◆ **EXERCISE INSTRUCTIONS**:
Rewrite the part of the entries that opens with the line containing "This visual scene" and closes with the line containing "2506 centimetres", replacing "field" with "meadow" and leaving everything else unchanged.

◆ **DATA LISTING**:
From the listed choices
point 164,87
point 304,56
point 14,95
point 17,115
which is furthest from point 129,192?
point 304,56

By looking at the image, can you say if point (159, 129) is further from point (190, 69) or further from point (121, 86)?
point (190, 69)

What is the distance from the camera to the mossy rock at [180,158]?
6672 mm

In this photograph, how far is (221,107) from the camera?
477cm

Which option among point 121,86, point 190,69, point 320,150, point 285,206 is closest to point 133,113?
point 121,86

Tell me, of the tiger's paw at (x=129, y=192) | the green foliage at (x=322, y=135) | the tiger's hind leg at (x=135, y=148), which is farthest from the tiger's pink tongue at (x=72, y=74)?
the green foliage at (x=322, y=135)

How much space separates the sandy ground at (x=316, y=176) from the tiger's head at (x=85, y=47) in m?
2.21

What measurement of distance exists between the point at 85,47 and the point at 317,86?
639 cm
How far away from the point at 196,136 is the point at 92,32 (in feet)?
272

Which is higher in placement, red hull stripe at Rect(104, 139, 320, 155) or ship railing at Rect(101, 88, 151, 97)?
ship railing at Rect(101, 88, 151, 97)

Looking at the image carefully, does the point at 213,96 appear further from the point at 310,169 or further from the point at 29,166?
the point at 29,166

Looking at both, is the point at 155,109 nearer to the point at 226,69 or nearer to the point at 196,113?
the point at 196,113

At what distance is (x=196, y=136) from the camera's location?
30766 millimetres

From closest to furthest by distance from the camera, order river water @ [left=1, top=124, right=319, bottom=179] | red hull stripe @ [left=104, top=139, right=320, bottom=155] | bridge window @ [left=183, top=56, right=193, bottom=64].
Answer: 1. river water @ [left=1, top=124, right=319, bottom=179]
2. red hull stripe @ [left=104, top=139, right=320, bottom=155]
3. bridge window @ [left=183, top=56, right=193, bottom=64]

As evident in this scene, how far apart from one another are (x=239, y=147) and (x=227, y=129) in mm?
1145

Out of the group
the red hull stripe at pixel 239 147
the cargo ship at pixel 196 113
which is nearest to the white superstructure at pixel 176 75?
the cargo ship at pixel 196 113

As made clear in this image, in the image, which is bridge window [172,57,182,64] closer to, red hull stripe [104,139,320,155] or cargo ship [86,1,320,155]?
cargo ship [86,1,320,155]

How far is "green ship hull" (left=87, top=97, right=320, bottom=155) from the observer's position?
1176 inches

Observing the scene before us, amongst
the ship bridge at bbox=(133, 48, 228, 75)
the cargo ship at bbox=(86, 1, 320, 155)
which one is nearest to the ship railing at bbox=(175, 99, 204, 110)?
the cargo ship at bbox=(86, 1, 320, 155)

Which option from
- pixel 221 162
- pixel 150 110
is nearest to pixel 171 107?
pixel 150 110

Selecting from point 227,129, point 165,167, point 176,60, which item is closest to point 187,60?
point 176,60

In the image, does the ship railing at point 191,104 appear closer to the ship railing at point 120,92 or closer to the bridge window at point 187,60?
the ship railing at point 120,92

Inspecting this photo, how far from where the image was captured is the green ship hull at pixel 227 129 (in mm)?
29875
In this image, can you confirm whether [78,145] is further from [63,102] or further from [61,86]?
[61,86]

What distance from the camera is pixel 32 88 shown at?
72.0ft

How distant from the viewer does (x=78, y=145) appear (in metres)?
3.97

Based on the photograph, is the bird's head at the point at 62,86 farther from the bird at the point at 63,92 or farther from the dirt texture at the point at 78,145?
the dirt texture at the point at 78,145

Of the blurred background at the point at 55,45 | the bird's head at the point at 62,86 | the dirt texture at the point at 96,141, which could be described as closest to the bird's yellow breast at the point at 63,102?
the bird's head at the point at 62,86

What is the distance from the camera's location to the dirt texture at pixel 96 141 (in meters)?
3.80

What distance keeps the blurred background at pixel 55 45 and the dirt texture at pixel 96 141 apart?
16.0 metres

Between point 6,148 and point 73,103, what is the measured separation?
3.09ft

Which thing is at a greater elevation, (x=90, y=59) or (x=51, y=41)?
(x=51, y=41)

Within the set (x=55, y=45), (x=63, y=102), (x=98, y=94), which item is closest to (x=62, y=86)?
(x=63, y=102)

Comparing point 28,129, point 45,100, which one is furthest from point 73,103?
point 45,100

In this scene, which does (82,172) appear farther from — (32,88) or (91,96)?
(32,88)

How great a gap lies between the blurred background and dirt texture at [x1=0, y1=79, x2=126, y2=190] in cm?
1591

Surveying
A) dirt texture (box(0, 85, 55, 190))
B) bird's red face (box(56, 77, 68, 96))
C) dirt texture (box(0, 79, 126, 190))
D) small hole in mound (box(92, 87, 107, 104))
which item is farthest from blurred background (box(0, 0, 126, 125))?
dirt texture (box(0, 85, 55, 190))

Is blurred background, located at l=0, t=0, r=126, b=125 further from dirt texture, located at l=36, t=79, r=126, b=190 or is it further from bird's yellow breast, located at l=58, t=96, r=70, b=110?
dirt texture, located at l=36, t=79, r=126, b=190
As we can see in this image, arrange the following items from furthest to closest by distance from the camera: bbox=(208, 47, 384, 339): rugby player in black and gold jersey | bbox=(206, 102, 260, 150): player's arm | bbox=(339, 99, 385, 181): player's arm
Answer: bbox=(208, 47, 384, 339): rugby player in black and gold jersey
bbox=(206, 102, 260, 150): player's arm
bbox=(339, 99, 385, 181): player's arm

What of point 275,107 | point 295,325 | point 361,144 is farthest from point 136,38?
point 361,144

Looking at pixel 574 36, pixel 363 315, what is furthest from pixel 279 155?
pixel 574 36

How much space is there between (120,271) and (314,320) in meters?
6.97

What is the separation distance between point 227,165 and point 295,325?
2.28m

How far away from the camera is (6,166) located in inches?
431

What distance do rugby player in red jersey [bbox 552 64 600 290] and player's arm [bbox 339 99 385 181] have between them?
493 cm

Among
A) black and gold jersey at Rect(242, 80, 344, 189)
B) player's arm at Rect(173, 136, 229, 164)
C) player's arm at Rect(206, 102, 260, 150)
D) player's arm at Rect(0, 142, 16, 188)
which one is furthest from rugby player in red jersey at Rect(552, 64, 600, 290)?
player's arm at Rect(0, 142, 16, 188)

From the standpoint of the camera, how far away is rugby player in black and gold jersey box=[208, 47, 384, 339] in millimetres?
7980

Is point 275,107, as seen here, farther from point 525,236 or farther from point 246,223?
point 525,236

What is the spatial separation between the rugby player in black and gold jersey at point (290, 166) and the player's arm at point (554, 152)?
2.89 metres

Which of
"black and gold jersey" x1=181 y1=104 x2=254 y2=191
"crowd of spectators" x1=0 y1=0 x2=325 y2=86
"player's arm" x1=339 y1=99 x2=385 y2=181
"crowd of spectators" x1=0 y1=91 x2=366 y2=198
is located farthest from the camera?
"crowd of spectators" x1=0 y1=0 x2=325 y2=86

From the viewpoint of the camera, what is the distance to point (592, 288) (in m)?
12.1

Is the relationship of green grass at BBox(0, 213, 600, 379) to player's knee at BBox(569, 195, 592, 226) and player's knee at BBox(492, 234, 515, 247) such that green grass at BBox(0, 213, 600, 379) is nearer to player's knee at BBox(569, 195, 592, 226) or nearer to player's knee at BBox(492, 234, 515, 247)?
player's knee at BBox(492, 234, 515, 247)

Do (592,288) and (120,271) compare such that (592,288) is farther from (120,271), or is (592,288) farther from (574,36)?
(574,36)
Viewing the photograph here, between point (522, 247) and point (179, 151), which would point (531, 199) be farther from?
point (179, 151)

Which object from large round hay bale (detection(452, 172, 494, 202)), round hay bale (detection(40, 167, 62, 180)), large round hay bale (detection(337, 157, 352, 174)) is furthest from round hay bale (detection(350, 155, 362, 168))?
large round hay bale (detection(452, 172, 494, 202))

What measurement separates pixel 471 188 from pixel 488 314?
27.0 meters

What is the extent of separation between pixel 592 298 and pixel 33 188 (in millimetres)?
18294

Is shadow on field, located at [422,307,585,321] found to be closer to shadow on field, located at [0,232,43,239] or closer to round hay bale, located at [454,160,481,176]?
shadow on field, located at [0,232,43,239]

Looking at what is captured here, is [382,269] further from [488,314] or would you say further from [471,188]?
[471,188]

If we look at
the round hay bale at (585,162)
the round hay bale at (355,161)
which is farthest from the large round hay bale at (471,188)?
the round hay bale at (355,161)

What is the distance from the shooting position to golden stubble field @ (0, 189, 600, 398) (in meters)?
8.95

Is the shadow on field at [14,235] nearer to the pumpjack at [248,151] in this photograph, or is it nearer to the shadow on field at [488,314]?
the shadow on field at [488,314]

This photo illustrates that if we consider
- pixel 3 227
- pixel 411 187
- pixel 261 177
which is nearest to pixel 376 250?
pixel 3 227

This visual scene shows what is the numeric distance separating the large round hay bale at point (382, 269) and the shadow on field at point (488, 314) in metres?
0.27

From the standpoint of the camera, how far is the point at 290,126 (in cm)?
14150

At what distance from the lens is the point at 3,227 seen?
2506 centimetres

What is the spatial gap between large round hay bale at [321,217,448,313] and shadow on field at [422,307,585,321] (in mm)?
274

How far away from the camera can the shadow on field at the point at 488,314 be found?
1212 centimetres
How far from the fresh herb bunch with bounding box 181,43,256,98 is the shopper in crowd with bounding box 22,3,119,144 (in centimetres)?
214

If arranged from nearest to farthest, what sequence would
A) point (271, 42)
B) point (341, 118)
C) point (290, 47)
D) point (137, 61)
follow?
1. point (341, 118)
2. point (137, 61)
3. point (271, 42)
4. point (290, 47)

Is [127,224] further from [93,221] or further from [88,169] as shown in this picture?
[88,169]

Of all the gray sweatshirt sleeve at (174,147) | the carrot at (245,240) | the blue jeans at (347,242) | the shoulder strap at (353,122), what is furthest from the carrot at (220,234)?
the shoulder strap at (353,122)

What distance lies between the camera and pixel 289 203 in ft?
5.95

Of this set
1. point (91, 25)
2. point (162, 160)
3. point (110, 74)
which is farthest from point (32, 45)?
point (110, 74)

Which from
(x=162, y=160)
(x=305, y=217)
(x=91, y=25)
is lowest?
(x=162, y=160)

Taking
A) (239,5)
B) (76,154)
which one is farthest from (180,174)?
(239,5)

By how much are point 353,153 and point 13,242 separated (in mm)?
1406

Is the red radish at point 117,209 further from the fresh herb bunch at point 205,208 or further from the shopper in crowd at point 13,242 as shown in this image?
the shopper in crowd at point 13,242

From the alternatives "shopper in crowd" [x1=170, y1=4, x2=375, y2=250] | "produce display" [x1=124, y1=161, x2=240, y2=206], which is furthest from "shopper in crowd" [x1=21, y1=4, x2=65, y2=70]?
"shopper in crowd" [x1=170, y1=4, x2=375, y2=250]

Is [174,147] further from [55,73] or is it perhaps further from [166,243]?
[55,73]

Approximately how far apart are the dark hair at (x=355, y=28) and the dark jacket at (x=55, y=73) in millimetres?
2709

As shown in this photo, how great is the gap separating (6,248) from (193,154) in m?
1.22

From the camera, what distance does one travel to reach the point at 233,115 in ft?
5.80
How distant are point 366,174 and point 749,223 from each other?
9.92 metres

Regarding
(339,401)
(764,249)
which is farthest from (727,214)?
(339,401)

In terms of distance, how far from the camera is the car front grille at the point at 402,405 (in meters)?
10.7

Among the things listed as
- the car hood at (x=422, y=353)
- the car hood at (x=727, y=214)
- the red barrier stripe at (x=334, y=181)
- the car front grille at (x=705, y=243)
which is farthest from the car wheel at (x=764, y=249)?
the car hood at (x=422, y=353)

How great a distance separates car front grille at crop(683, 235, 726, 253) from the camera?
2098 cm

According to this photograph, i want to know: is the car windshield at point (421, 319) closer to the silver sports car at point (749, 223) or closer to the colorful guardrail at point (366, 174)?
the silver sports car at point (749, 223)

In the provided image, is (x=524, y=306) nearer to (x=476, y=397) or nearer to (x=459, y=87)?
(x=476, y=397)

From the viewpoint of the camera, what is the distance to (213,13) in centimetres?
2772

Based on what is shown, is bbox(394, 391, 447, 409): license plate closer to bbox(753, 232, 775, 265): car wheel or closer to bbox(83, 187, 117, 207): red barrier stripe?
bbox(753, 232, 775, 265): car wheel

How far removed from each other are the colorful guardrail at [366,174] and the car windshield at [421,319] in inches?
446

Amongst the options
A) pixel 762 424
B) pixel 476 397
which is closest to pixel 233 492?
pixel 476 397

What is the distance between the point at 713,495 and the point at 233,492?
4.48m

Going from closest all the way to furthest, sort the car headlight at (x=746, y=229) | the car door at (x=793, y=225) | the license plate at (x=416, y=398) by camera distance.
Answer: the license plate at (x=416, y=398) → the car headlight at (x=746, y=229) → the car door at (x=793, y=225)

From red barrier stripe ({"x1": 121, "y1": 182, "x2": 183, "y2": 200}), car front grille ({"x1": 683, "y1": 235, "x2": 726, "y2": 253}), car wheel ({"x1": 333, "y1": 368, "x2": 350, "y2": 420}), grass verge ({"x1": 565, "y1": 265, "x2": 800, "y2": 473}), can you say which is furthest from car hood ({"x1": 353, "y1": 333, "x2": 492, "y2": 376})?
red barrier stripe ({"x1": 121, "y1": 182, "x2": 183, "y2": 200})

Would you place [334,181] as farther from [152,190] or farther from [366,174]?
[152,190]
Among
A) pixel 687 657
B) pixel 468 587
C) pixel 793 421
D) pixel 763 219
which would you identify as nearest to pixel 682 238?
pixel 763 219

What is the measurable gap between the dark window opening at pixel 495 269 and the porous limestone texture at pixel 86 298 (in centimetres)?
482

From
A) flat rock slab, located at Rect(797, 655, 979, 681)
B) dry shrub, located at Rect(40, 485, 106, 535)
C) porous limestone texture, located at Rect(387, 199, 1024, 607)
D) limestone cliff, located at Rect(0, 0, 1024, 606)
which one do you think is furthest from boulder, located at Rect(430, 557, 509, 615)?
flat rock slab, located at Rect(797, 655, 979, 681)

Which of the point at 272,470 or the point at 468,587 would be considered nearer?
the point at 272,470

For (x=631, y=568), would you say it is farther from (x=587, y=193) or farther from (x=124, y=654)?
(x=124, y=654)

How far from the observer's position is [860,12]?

◆ **COMPLETE RESPONSE**:
This visual scene shows what is the numeric distance separating the large round hay bale at point (382, 269) and the shadow on meadow at point (488, 314) in metres?
0.27

From the standpoint of the camera, how far is the point at 290,126 (in cm)?
14150

At what distance from the lens is the point at 3,227 seen?
2506 centimetres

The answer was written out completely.